Yeah, 570$ (190*3$) sounds like awesome idea for something that cost 45$ (15$ * 3)
Working DCBx costs more than 15 dollars per client. I'm really glad we could help you on this journey of discovery :)
 

dante4

Member
Jul 8, 2021
43
9
8
I have had many issues with connectx3 and rdma that simply was resolved moving to connectx4. I have picked up plenty of 50g cards for 50usd several times for the last few months.
Most likely because it was Connectx-3 non-pro version, since non-pro support only rdma v1, which is obsolete. Good for you, I wasn't able to find 50usd for QSFP 50G.

People are trying to help as good as they can with the provided information...
No, they are not. What I have read from fohdeesha is just - "Just buy newer NIC". Not a single advice of his were helpful.

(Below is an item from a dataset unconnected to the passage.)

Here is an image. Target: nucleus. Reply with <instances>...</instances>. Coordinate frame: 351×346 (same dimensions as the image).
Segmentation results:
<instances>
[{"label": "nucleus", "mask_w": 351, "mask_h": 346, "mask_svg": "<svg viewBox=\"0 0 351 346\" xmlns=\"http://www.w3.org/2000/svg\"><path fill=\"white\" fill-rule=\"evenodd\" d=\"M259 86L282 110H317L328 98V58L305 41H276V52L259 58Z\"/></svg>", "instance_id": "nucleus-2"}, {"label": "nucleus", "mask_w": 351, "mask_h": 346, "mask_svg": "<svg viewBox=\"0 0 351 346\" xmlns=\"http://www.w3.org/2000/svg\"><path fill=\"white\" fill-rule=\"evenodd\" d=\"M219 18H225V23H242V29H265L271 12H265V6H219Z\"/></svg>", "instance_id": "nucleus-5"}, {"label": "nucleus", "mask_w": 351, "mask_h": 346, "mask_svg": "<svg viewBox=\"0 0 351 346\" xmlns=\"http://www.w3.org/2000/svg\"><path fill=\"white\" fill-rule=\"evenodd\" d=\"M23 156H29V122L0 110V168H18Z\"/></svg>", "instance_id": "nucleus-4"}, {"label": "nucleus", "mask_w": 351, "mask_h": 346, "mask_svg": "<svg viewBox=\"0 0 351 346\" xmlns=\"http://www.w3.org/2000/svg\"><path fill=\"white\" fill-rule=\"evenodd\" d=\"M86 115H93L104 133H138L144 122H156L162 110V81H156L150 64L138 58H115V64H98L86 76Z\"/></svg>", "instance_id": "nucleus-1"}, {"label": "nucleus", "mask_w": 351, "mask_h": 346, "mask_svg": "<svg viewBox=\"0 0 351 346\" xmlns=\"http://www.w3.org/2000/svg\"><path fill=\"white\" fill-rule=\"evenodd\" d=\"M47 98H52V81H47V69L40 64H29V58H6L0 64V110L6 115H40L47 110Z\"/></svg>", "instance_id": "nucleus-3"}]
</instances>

Also, what exactly information is required for setup dcbx on ESXi and Ubuntu outside of NIC name and OS name + OS version?

mention it somewhere
How should I say it. Let's say you have 2 water filters which are connected to your water system. And you use 2 of them. Otherwise why you would need 2 of them? But they got clogged.
You go to forum and ask - "How to clean them?". And answer is "Just buy one filter, but newer, lol". Not really helpful, don't you think so?
 

dante4

Member
Jul 8, 2021
43
9
8
Nowhere in this thread did you specify you needed two ports per client
Welp, degrading speed of the system is always great idea. I trough that it's basic logic if you propose to buy something - it should be at least not worse than current solution.
 

mach3.2

Active Member
Feb 7, 2022
138
95
28
If telling you "a car won't fly like a plane" is considered "unhelpful", then I guess they should all just move on and leave you to your own devices.

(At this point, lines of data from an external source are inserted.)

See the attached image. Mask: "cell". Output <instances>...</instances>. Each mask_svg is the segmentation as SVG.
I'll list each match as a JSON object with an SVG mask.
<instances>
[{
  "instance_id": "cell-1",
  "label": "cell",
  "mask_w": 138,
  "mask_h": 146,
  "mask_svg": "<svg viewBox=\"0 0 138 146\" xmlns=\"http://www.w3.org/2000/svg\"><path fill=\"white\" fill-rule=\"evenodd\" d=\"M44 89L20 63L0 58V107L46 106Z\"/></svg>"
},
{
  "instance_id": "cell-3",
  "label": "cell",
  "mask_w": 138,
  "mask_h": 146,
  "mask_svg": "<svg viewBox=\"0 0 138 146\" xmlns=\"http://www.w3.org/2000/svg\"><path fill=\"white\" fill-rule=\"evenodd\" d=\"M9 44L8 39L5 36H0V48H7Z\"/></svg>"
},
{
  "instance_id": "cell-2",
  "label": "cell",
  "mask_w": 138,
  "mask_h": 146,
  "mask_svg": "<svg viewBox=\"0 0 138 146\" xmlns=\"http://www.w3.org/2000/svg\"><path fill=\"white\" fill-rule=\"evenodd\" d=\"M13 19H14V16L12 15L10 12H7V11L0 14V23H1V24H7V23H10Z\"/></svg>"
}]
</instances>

and didn't fohdeesha linked you a 40GbE cx4 for 90 bucks in the same post you quoted? Not as good as $15/card but it's definitely ahead of $200/card...
 

klui

Well-Known Member
Feb 3, 2019
852
471
63
MCX455A - single port, yeah, great idea to make bottleneck out of thin air. :)
CX4s are PCIe gen 3 and the maximum bandwidth available is only 126Gb. Having 2 ports will only allow you to have failover not use both of them at the same time.

This thread reminds me of
  • Good
  • Fast
  • Cheap
Pick any 2.
 

Mithril

Active Member
Sep 13, 2019
381
122
43
CX4s are PCIe gen 3 and the maximum bandwidth available is only 126Gb. Having 2 ports will only allow you to have failover not use both of them at the same time.

This thread reminds me of
  • Good
  • Fast
  • Cheap
Pick any 2.
My friend the MCX416A-CCAT is a Gen3x16 card.

I've read the thread and I'm completely missing where OP managed to even imply much less spell out that dual port was needed, the best I could infer was a reasonable guess of "at least as much bandwidth as currently". And it sounds like people are saying "those features simply do not work in the older cards" which would suck for OP but if that is that case, thats how things are.

OP also seems to be trying to A) Get ESXi to do what they want and B) get ESXi to play nice with "older" hardware. C) it is being implied there is a need for dual port for bandwidth and not failover between switch and clients.
In my experience these are all ways to go through a costco sized bottle of headache pills in a weekend...
 
  • Like
Reactions: blunden and mach3.2

mach3.2

Active Member
Feb 7, 2022
138
95
28
B) get ESXi to play nice with "older" hardware.
lol.

I digress; SR-IOV doesn't even work with the native mlx4 drivers on esxi6.7/7 despite working on the old linux based drivers. The writing was long on the wall for CX3 era of cards, especially if you're working with vSphere.